Stange verhindert ÖFB-Traumstart
Das lange Warten auf das elfte Turnierspiel dieser EM hatte ein Ende - und Österreich startete wie von der sprichwörtlichen Tarantel gestochen. Gerade einmal 30 Sekunden waren gespielt, als David Alaba am Sechzehner an den Ball kam, sich diesen auf den linken Fuß legte und ihn wuchtig an die rechte Stange knallte. Zlatko Junuzovic hatte den Ball im Mittelfeld erobert, das wäre der oft zitierte und vor allem erhoffte Traumstart gewesen.
Stangenschuss Alaba (1.)
Blitzstart der Österreicher: David Alabas Schuss aus der Distanz knallt nach nur 30 Sekunden an die Stange.

● **Vorliegendes Material**
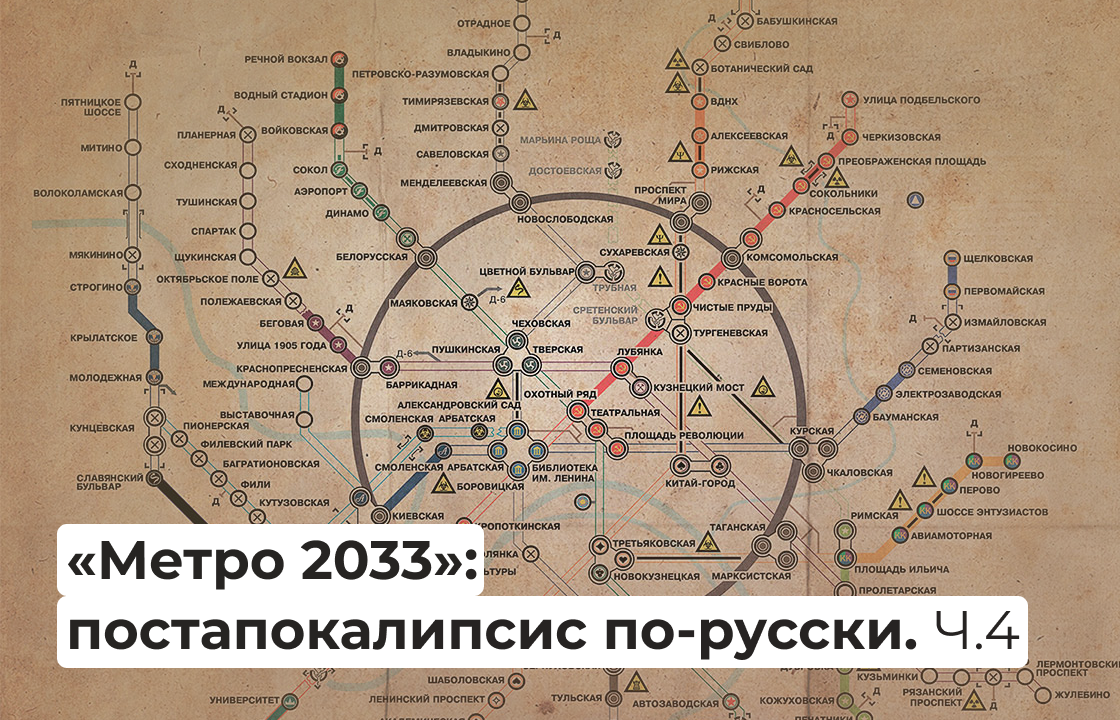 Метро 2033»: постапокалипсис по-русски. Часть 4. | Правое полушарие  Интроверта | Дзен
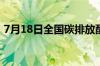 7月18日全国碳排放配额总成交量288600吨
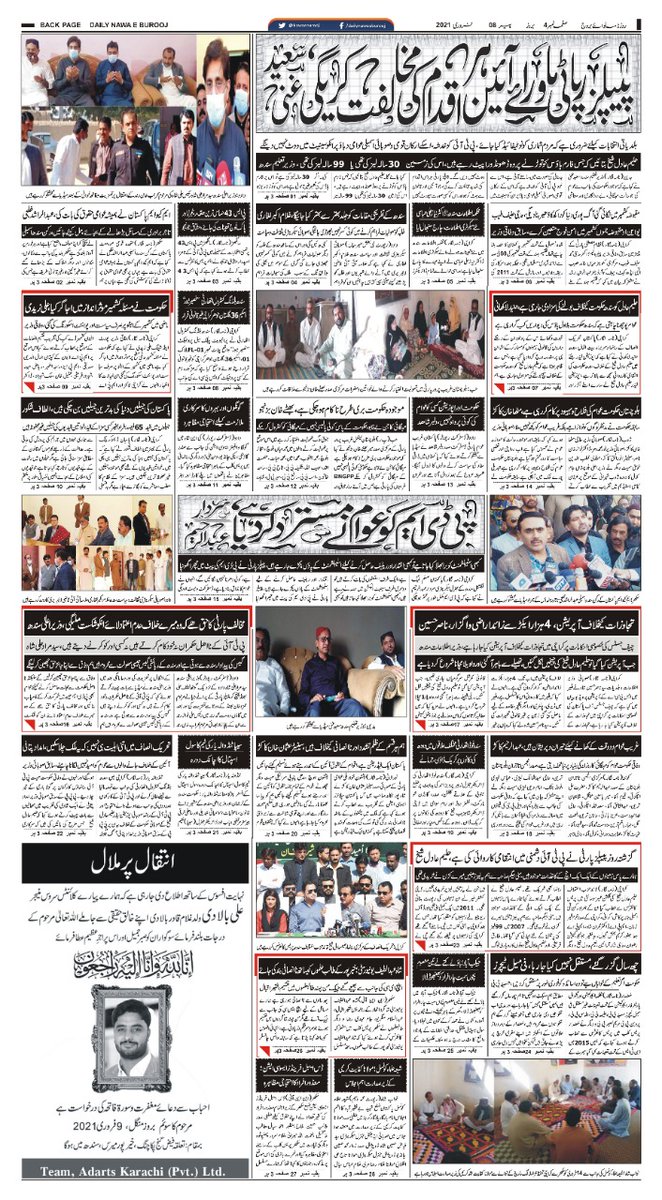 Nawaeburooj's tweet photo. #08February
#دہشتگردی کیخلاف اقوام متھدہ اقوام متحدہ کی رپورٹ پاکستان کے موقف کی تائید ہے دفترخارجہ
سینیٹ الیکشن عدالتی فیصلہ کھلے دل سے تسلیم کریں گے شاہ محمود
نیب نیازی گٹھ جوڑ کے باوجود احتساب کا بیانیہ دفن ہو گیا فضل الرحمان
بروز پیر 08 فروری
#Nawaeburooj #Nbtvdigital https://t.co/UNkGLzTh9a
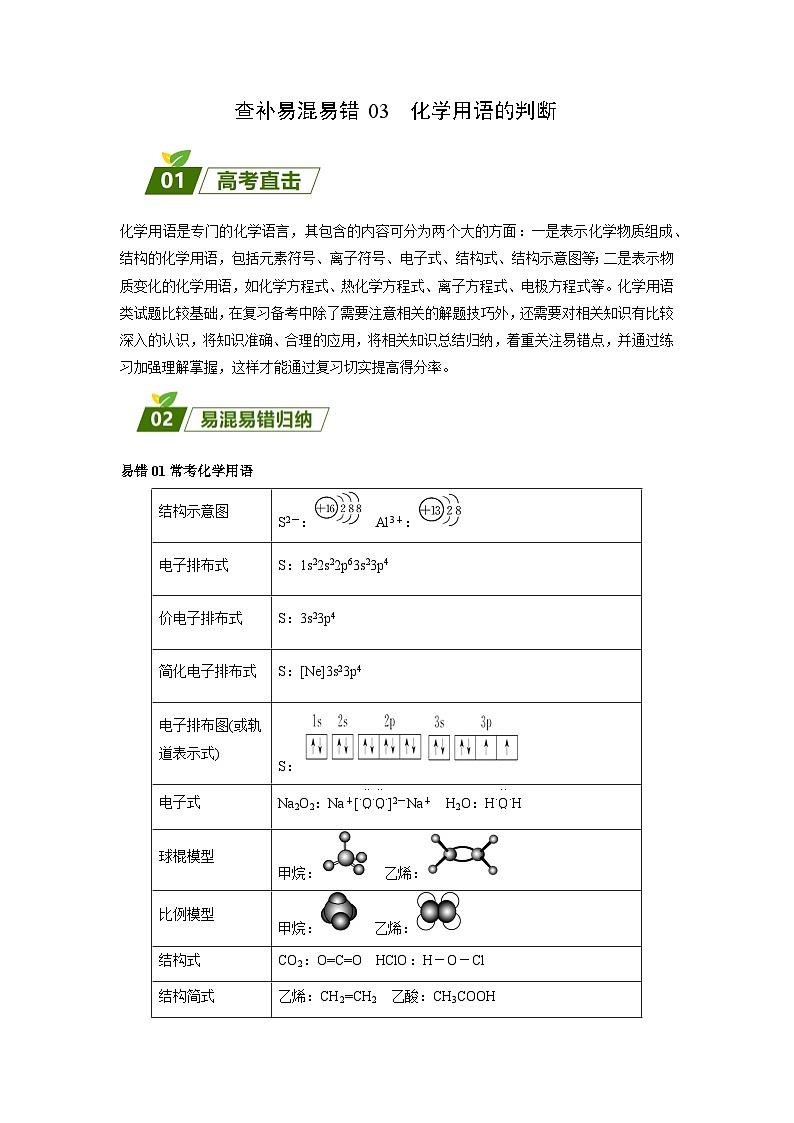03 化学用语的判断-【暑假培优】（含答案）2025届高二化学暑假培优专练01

* * *

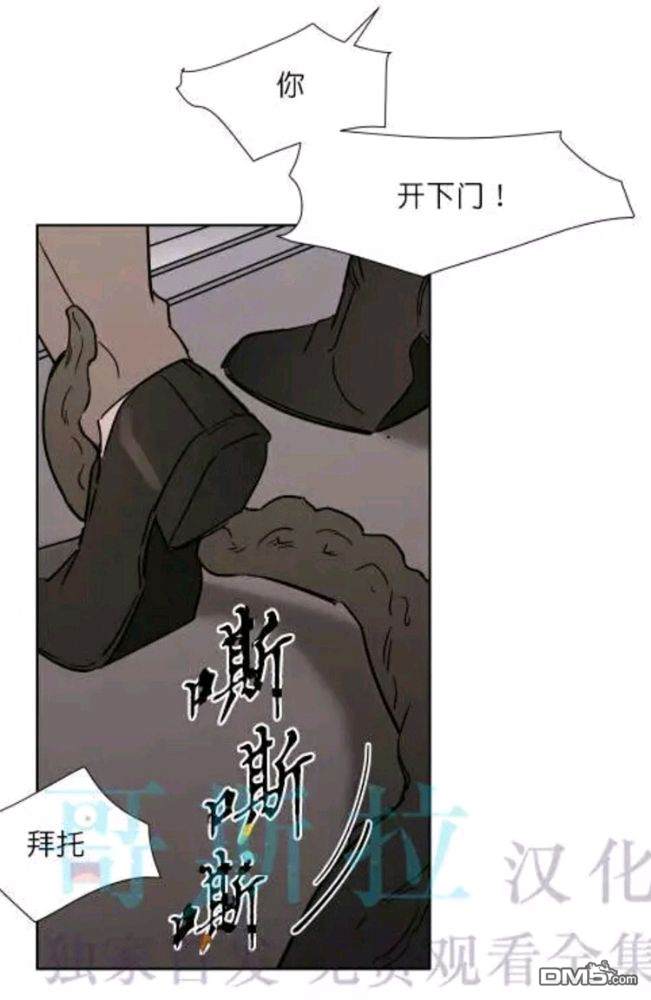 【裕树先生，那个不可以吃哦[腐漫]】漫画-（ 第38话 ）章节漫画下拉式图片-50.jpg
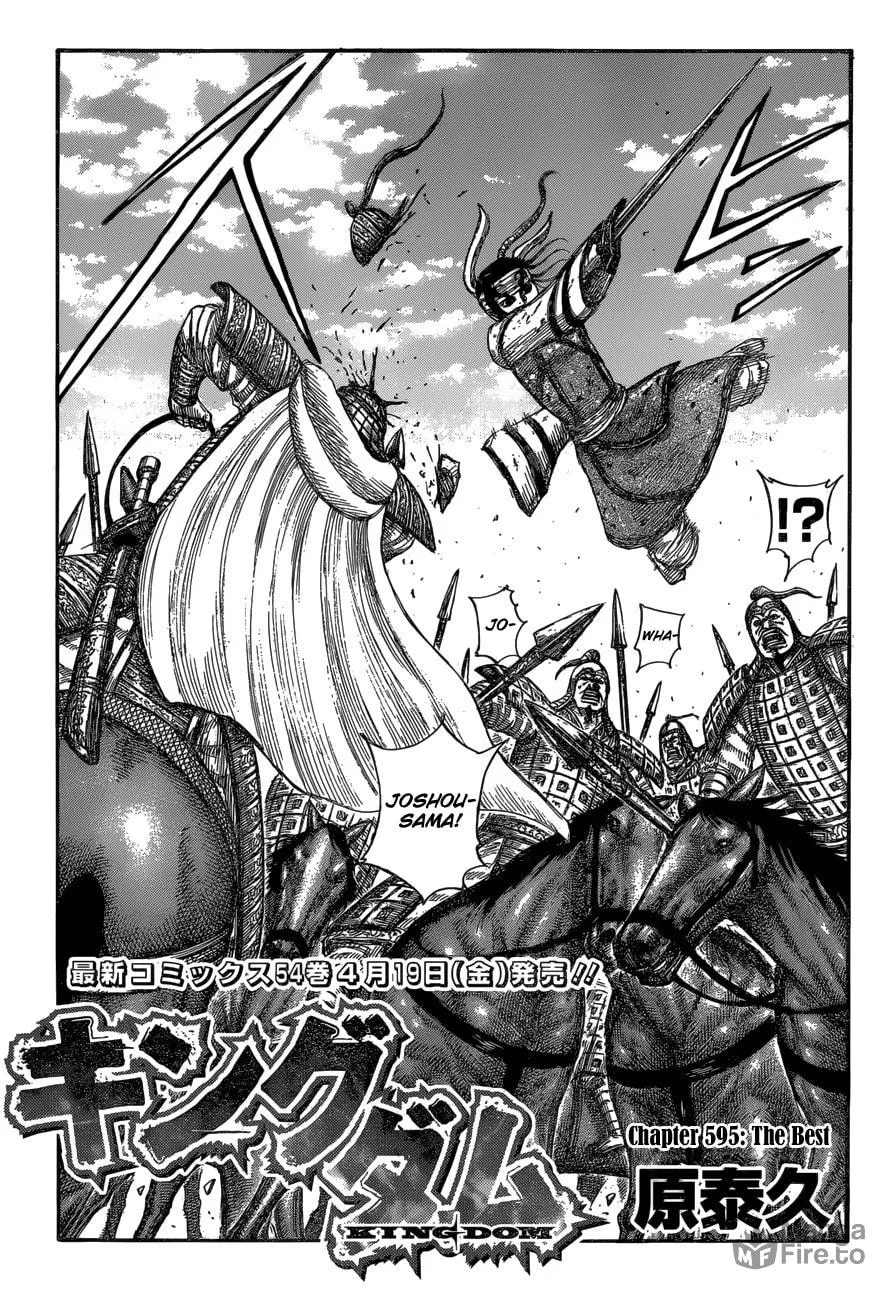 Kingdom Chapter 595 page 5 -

● **Arbeitsanweisung**
Beantworten Sie anhand des Textes diese Fragen:
1. Wer hatte den Ball im Mittelfeld erobert?
2. An welche Stange knallte Alabas Schuss?
3. Nach wie vielen Sekunden Spielzeit traf der Schuss die Stange?

● **Antwortfeld**
1. Zlatko Junuzovic
2. An die rechte Stange
3. Nach 30 Sekunden